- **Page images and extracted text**
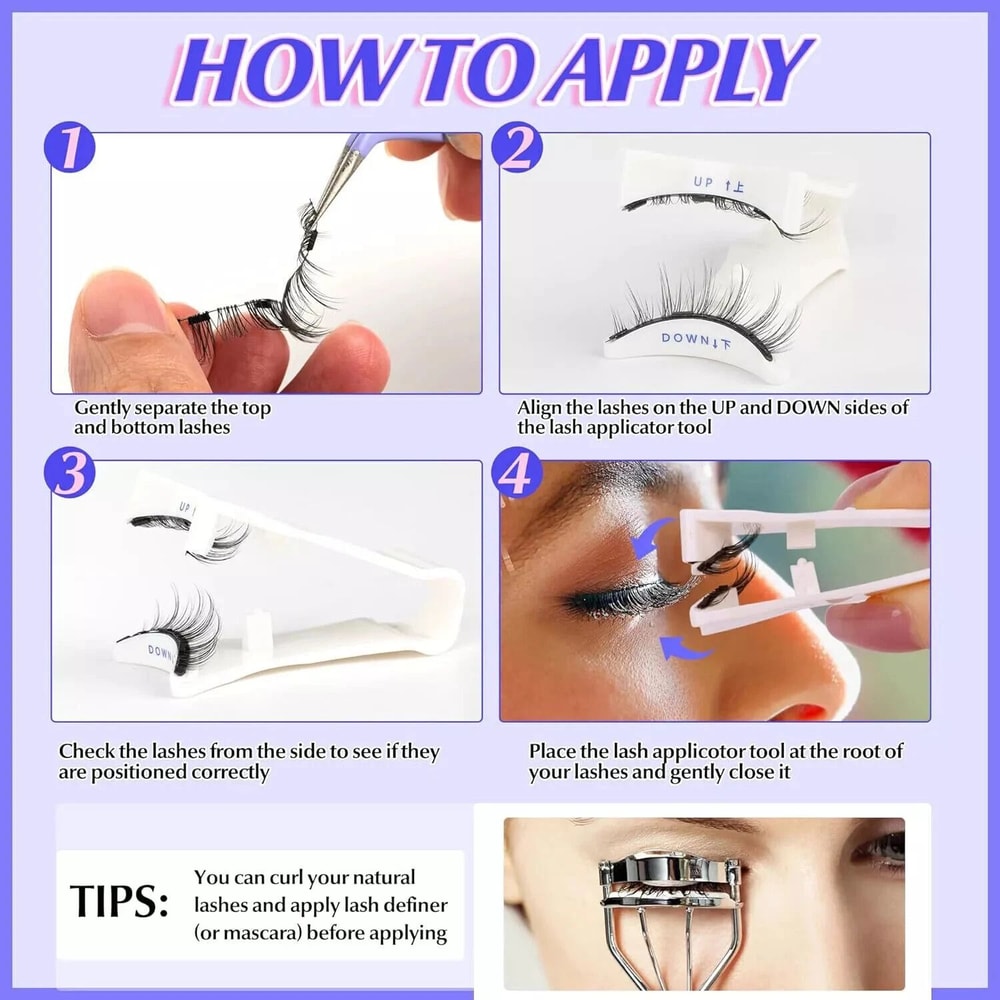 HOW TO APPLY

1

Gently separate the top and bottom lashes

2

UP ↑上

DOWN↓下

Align the lashes on the UP and DOWN sides of the lash applicator tool

3

UP

DOWN

Check the lashes from the side to see if they are positioned correctly

4

Place the lash applicotor tool at the root of your lashes and gently close it

TIPS:

You can curl your natural lashes and apply lash definer (or mascara) before applying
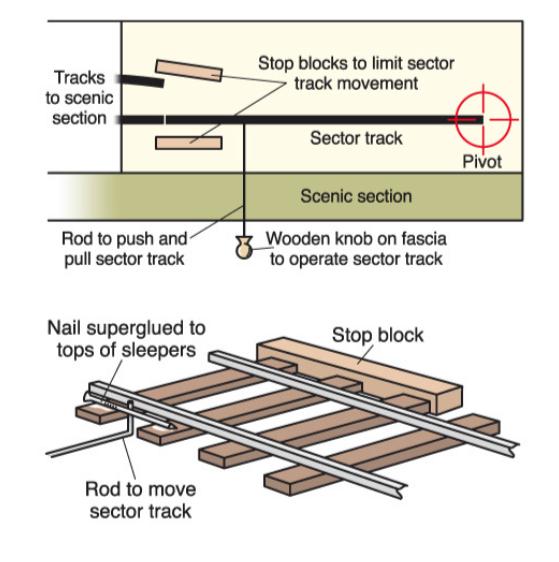 Tracks to scenic section

Stop blocks to limit sector track movement

Sector track

Pivot

Scenic section

Rod to push and pull sector track

Wooden knob on fascia to operate sector track

Nail superglued to tops of sleepers

Stop block

Rod to move sector track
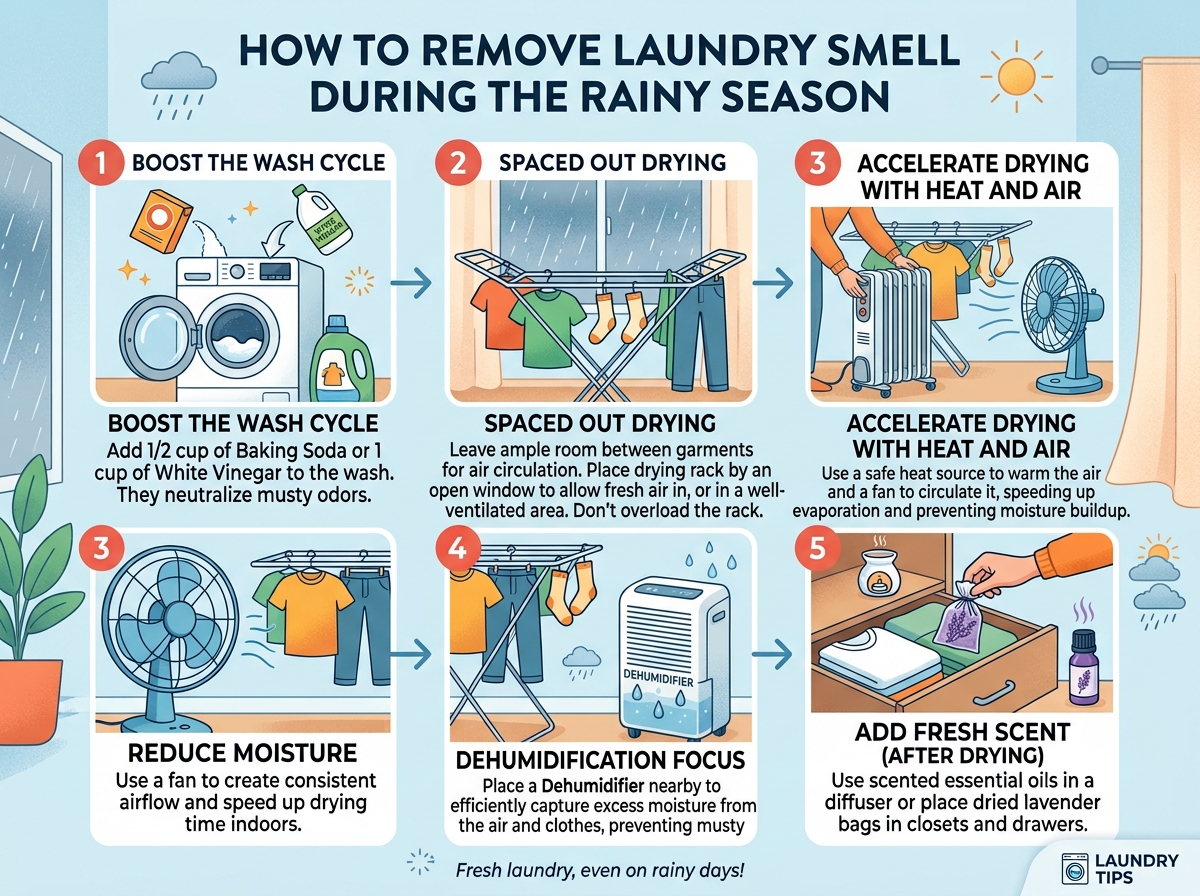 HOW TO REMOVE LAUNDRY SMELL DURING THE RAINY SEASON

1 BOOST THE WASH CYCLE

WHITE VINEGAR

BOOST THE WASH CYCLE
Add 1/2 cup of Baking Soda or 1 cup of White Vinegar to the wash. They neutralize musty odors.

2 SPACED OUT DRYING

SPACED OUT DRYING
Leave ample room between garments for air circulation. Place drying rack by an open window to allow fresh air in, or in a well-ventilated area. Don't overload the rack.

3 ACCELERATE DRYING WITH HEAT AND AIR

ACCELERATE DRYING WITH HEAT AND AIR
Use a safe heat source to warm the air and a fan to circulate it, speeding up evaporation and preventing moisture buildup.

3

REDUCE MOISTURE
Use a fan to create consistent airflow and speed up drying time indoors.

4

DEHUMIDIFIER

DEHUMIDIFICATION FOCUS
Place a Dehumidifier nearby to efficiently capture excess moisture from the air and clothes, preventing musty

5

ADD FRESH SCENT (AFTER DRYING)
Use scented essential oils in a diffuser or place dried lavender bags in closets and drawers.

Fresh laundry, even on rainy days!

LAUNDRY TIPS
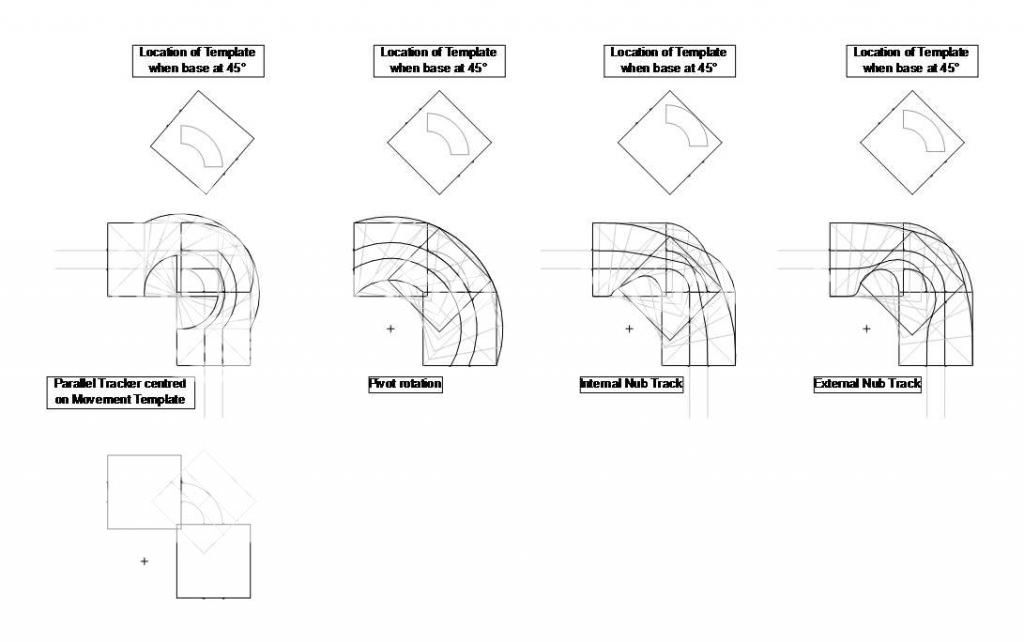 Location of Template when base at 45°

Location of Template when base at 45°

Location of Template when base at 45°

Location of Template when base at 45°

Parallel Tracker centred on Movement Template

Pivot rotation

Internal Nub Track

External Nub Track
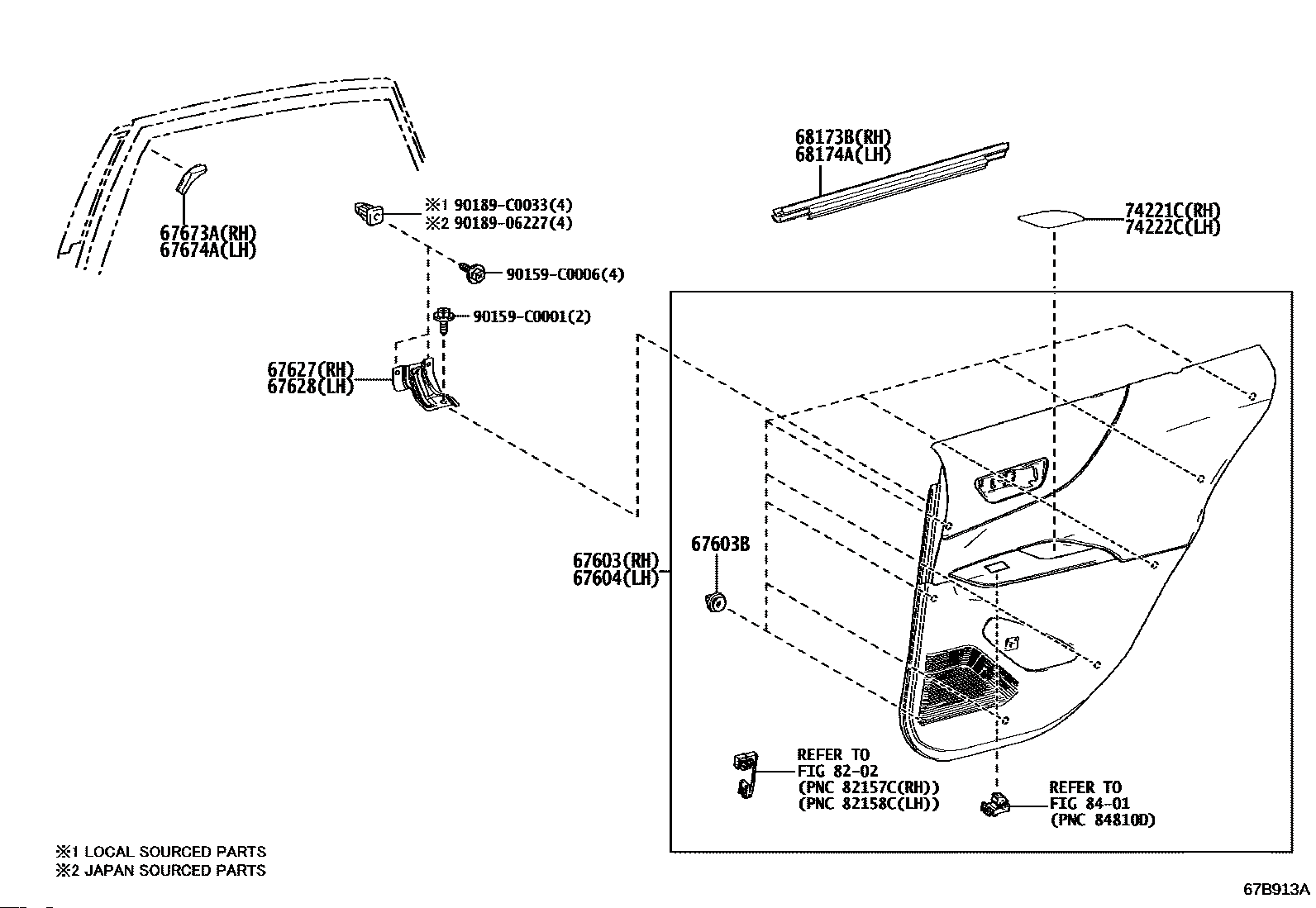 67673A(RH)
67674A(LH)

※1 90189-C0033(4)
※2 90189-06227(4)

90159-C0006(4)

90159-C0001(2)

67627(RH)
67628(LH)

68173B(RH)
68174A(LH)

74221C(RH)
74222C(LH)

67603(RH)
67604(LH)

67603B

REFER TO
FIG 82-02
(PNC 82157C(RH))
(PNC 82158C(LH))

REFER TO
FIG 84-01
(PNC 84810D)

※1 LOCAL SOURCED PARTS
※2 JAPAN SOURCED PARTS

67B913A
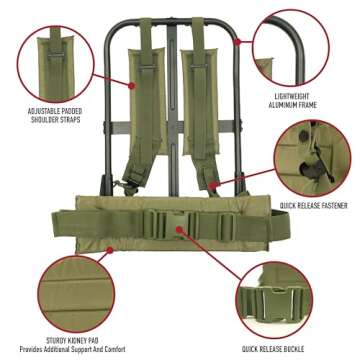 ADJUSTABLE PADDED SHOULDER STRAPS

LIGHTWEIGHT ALUMINUM FRAME

QUICK RELEASE FASTENER

STURDY KIDNEY PAD
Provides Additional Support And Comfort

QUICK RELEASE BUCKLE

- **Task description**
Your copy should match the records above exactly, except that it contains no pictures.

- **Result**
 HOW TO APPLY

1

Gently separate the top and bottom lashes

2

UP ↑上

DOWN↓下

Align the lashes on the UP and DOWN sides of the lash applicator tool

3

UP

DOWN

Check the lashes from the side to see if they are positioned correctly

4

Place the lash applicotor tool at the root of your lashes and gently close it

TIPS:

You can curl your natural lashes and apply lash definer (or mascara) before applying
 Tracks to scenic section

Stop blocks to limit sector track movement

Sector track

Pivot

Scenic section

Rod to push and pull sector track

Wooden knob on fascia to operate sector track

Nail superglued to tops of sleepers

Stop block

Rod to move sector track
 HOW TO REMOVE LAUNDRY SMELL DURING THE RAINY SEASON

1 BOOST THE WASH CYCLE

WHITE VINEGAR

BOOST THE WASH CYCLE
Add 1/2 cup of Baking Soda or 1 cup of White Vinegar to the wash. They neutralize musty odors.

2 SPACED OUT DRYING

SPACED OUT DRYING
Leave ample room between garments for air circulation. Place drying rack by an open window to allow fresh air in, or in a well-ventilated area. Don't overload the rack.

3 ACCELERATE DRYING WITH HEAT AND AIR

ACCELERATE DRYING WITH HEAT AND AIR
Use a safe heat source to warm the air and a fan to circulate it, speeding up evaporation and preventing moisture buildup.

3

REDUCE MOISTURE
Use a fan to create consistent airflow and speed up drying time indoors.

4

DEHUMIDIFIER

DEHUMIDIFICATION FOCUS
Place a Dehumidifier nearby to efficiently capture excess moisture from the air and clothes, preventing musty

5

ADD FRESH SCENT (AFTER DRYING)
Use scented essential oils in a diffuser or place dried lavender bags in closets and drawers.

Fresh laundry, even on rainy days!

LAUNDRY TIPS
 Location of Template when base at 45°

Location of Template when base at 45°

Location of Template when base at 45°

Location of Template when base at 45°

Parallel Tracker centred on Movement Template

Pivot rotation

Internal Nub Track

External Nub Track
 67673A(RH)
67674A(LH)

※1 90189-C0033(4)
※2 90189-06227(4)

90159-C0006(4)

90159-C0001(2)

67627(RH)
67628(LH)

68173B(RH)
68174A(LH)

74221C(RH)
74222C(LH)

67603(RH)
67604(LH)

67603B

REFER TO
FIG 82-02
(PNC 82157C(RH))
(PNC 82158C(LH))

REFER TO
FIG 84-01
(PNC 84810D)

※1 LOCAL SOURCED PARTS
※2 JAPAN SOURCED PARTS

67B913A
 ADJUSTABLE PADDED SHOULDER STRAPS

LIGHTWEIGHT ALUMINUM FRAME

QUICK RELEASE FASTENER

STURDY KIDNEY PAD
Provides Additional Support And Comfort

QUICK RELEASE BUCKLE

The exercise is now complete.